Crop insurance deadline looms
For most farmers in the U.S., March 15 is a deadline day that rivals tax due dates like March 1 and April 15 for wage earners.
It's the day when, at midnight local time, your crop insurance has to be signed and dated by your agent or your 2006 crops won't be covered.
You've probably been anticipating this date for months. If not, don't panic. You may not have to do a thing if you insured crops last year.
"It's a continuous policy, so unless you cancel or make changes, it just rolls forward as is," says Dan Delano, with the Great Plains Division of Rain and Hail, LLC, one of the nation's largest crop insurance businesses.
"It never hurts to check with your agent to see if there's anything new that's stirring around that you're not aware of," Delano adds.
At Kent Kirstein's office at Clarion, Iowa, that's exactly what farmers have been doing.
"My door is basically open all the time. The 15th is a mad rush, and we stay open as long as it takes," says Kirstein, who is vice president of AGRO Insurance and an agent for Sumners Insurance. Usually his customers have decided on the type of policy and level of insurance they're willing to buy by about 7 or 8 p.m., he says.
Like everything in farming, crop insurance has gotten more complicated. Newer types of insurance, either Crop Revenue Coverage (CRC) or Revenue Assurance with the Harvest Price Option allow you to insure a level of revenue from a crop, and the policies will pay if either yields or prices fall enough to trigger an indemnity.
But producers don't know until the end of February the guaranteed price election that USDA's Risk Management Agency will put on corn or soybeans, for example. That's because it's based on the February average of new crop futures prices. Then it's a few days more, Kirstein says, before RMA releases its volatility factors that determine the premiums for revenue coverage.
With CRC or the Harvest Price Option version of Revenue Assurance, RMA also assigns a value to the crop at harvest, based on October prices for soybeans. For corn, RMA uses November prices for Revenue Assurance with the HPO and October prices for CRC.

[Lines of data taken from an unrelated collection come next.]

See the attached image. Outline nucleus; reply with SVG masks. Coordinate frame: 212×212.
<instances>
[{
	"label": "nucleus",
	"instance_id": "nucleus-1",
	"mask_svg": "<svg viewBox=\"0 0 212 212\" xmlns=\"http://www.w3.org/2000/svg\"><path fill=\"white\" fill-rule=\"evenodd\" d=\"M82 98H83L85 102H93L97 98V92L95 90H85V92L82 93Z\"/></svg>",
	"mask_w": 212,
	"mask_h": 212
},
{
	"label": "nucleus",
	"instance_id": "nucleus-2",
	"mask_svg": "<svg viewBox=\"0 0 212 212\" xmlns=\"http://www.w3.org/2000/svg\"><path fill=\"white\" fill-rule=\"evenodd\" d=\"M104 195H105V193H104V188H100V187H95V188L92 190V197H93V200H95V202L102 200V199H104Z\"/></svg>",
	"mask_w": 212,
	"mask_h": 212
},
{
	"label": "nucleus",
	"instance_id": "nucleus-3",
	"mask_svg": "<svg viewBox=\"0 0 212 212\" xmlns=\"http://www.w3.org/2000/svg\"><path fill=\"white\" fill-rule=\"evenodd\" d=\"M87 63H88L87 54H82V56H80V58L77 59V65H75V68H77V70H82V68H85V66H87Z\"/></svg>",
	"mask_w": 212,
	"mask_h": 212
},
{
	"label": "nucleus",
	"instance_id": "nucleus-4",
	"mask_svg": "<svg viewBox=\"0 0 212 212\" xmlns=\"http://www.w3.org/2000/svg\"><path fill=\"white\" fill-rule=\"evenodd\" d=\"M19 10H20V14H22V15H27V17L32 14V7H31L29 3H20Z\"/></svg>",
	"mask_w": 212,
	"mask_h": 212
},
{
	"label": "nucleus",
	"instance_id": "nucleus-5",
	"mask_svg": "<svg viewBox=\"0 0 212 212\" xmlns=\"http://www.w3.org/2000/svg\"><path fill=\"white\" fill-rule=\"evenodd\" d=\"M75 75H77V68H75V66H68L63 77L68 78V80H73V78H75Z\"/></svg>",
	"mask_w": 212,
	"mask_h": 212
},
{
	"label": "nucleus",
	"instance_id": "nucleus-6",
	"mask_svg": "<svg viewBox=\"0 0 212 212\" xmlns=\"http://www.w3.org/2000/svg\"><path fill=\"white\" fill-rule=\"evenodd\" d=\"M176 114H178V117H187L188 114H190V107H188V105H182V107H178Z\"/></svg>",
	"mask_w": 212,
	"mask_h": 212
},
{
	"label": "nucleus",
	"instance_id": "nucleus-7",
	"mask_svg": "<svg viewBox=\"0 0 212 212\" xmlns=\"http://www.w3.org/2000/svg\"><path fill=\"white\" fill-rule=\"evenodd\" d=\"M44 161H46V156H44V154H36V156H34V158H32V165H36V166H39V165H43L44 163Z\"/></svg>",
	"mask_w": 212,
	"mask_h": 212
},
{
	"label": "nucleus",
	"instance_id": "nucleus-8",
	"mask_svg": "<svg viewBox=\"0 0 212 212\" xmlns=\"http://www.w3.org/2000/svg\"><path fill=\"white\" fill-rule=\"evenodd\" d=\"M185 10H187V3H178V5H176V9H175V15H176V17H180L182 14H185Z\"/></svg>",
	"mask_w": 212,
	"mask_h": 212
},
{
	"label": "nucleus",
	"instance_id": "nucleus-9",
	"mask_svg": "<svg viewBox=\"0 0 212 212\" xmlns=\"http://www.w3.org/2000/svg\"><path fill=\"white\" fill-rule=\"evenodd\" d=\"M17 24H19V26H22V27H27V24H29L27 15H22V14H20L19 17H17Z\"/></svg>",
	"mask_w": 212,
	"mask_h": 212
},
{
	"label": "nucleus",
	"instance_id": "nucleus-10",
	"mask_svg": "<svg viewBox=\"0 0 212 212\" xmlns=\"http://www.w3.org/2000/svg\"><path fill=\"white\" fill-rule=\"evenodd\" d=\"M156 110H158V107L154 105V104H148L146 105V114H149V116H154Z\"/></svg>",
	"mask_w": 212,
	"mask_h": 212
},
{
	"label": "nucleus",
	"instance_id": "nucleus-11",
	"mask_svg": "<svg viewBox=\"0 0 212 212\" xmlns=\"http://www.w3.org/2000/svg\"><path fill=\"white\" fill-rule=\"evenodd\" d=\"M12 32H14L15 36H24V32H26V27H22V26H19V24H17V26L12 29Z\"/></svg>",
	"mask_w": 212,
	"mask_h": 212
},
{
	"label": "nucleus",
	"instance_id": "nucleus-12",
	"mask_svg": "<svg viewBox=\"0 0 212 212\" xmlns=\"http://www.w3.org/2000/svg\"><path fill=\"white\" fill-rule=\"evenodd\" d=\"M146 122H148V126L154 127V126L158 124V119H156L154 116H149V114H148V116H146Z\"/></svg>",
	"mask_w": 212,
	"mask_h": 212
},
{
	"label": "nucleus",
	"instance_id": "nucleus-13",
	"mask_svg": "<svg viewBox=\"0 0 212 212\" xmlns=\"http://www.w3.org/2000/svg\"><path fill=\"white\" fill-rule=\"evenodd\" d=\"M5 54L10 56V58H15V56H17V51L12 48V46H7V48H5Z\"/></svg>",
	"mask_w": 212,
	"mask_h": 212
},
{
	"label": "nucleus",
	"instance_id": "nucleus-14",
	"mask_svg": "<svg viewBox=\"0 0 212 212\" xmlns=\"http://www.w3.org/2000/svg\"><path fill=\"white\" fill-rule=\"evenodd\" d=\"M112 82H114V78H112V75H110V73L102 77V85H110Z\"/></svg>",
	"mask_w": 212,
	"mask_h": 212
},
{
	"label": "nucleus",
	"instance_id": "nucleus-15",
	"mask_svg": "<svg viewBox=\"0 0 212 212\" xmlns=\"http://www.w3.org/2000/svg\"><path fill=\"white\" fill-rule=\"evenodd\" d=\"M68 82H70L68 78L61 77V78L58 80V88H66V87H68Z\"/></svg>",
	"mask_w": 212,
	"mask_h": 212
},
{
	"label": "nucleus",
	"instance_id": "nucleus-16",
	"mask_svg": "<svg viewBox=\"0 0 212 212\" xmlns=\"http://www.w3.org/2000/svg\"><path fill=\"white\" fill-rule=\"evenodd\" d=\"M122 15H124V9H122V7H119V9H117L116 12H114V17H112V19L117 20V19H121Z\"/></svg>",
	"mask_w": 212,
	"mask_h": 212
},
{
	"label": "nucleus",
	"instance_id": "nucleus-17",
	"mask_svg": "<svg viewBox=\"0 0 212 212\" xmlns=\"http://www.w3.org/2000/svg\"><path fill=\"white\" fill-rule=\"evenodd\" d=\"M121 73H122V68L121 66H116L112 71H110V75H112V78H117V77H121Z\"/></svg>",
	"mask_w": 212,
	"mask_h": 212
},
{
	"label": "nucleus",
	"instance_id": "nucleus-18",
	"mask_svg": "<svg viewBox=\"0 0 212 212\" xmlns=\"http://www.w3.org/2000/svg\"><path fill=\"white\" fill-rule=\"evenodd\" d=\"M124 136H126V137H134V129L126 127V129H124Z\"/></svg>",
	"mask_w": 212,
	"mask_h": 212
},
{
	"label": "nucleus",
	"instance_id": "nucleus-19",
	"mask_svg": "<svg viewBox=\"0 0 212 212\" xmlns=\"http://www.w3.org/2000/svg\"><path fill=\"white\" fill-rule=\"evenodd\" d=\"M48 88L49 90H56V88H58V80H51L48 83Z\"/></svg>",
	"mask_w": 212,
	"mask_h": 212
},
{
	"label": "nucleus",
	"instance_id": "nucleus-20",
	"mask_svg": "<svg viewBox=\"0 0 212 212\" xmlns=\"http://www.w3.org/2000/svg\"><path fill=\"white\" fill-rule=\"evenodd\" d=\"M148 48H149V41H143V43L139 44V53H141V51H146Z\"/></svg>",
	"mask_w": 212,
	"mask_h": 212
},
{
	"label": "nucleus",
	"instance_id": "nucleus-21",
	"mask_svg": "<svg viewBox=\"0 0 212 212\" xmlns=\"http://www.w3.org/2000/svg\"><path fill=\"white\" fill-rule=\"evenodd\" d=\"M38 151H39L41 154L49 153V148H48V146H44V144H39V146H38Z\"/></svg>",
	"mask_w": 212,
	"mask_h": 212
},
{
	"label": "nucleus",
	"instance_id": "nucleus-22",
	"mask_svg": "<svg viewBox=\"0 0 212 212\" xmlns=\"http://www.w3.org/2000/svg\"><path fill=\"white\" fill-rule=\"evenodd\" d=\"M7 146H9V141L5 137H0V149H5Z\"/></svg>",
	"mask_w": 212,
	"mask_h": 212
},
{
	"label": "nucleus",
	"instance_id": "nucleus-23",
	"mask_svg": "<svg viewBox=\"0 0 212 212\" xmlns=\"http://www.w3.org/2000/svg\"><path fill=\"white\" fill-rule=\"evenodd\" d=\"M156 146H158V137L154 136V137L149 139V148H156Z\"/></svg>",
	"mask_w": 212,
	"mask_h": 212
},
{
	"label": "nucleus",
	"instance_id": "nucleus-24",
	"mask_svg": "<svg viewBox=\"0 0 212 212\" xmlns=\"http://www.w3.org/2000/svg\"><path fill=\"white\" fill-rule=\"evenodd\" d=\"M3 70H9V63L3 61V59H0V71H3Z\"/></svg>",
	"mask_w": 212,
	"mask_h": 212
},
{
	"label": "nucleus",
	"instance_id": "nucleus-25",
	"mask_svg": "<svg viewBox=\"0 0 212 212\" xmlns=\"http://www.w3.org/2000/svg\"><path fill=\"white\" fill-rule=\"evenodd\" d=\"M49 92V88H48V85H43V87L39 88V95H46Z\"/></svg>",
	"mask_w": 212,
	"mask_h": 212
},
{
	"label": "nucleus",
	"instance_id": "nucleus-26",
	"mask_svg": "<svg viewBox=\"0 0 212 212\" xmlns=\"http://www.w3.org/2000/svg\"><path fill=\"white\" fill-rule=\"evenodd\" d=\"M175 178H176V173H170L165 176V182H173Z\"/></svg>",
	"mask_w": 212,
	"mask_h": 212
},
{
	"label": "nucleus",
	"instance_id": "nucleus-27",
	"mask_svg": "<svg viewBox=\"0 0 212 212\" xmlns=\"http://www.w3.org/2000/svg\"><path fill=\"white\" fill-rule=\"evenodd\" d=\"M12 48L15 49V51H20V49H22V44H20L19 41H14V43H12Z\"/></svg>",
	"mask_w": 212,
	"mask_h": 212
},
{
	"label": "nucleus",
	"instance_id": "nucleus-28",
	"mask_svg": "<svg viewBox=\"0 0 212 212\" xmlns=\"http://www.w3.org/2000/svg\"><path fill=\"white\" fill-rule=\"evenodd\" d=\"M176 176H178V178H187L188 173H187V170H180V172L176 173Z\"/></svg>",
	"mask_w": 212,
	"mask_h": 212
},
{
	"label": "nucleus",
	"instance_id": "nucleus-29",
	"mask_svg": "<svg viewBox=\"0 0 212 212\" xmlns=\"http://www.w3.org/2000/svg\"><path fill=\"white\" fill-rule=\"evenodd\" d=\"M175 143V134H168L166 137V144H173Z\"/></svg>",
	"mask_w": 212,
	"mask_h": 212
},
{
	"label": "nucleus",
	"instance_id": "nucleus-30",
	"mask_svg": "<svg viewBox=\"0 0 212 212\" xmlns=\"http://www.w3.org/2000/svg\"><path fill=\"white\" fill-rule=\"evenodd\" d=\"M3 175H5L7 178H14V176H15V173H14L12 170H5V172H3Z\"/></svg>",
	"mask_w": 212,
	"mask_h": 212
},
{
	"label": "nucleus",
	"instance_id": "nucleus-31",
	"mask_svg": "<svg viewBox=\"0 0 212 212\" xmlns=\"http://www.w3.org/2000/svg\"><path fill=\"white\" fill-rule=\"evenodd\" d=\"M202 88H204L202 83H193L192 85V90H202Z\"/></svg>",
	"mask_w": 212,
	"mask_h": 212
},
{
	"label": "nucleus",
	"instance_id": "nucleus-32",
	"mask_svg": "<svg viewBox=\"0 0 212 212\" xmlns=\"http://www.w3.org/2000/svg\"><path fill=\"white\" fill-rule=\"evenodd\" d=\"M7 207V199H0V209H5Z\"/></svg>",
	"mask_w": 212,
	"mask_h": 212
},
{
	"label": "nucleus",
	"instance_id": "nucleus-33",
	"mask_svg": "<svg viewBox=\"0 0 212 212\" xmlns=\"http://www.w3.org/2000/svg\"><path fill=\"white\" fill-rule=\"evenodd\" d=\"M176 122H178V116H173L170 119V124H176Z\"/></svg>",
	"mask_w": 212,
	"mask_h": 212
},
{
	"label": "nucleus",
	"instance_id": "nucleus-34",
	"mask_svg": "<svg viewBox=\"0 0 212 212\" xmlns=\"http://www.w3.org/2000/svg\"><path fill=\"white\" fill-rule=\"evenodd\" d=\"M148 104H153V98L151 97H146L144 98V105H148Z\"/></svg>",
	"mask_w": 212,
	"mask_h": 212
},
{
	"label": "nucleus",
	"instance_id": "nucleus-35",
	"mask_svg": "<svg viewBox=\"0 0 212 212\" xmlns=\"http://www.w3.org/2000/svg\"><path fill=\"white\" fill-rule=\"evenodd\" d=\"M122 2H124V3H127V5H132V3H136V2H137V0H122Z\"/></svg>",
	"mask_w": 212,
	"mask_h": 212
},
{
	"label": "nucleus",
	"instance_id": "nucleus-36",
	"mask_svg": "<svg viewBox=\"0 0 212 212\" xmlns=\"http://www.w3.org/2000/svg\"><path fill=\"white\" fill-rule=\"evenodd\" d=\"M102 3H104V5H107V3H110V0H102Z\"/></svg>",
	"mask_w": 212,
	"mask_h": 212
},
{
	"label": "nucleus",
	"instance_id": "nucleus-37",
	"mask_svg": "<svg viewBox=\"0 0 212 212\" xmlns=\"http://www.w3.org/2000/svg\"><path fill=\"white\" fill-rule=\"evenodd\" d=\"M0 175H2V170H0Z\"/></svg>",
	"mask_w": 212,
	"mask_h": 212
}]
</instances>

Kirstein says that some of his customers will try to outguess next fall's harvest prices before deciding whether or not to pay a higher premium for a harvest price option. They may just buy Revenue Assurance based on February's prices at a higher level of coverage.
Delano says there aren't a lot of big changes in how you can insure your crops this year. The USDA has expanded the number of counties in Nebraska and Kansas where you can buy either Group Risk Plan (GRP) or Group Risk Income Protection. Unlike other crop insurance products, these are based on county average yields in the case of GRP or county average yields and a price component in the case of GRIP.
Group insurance coverage is cheaper. "You might see up to a $4 an acre difference," says Delano. But it doesn't provide the same protection against risks as revenue products or the traditional MPCI (Multiple Peril Crop Insurance) products. So it probably works best for less leveraged farms, Delano says.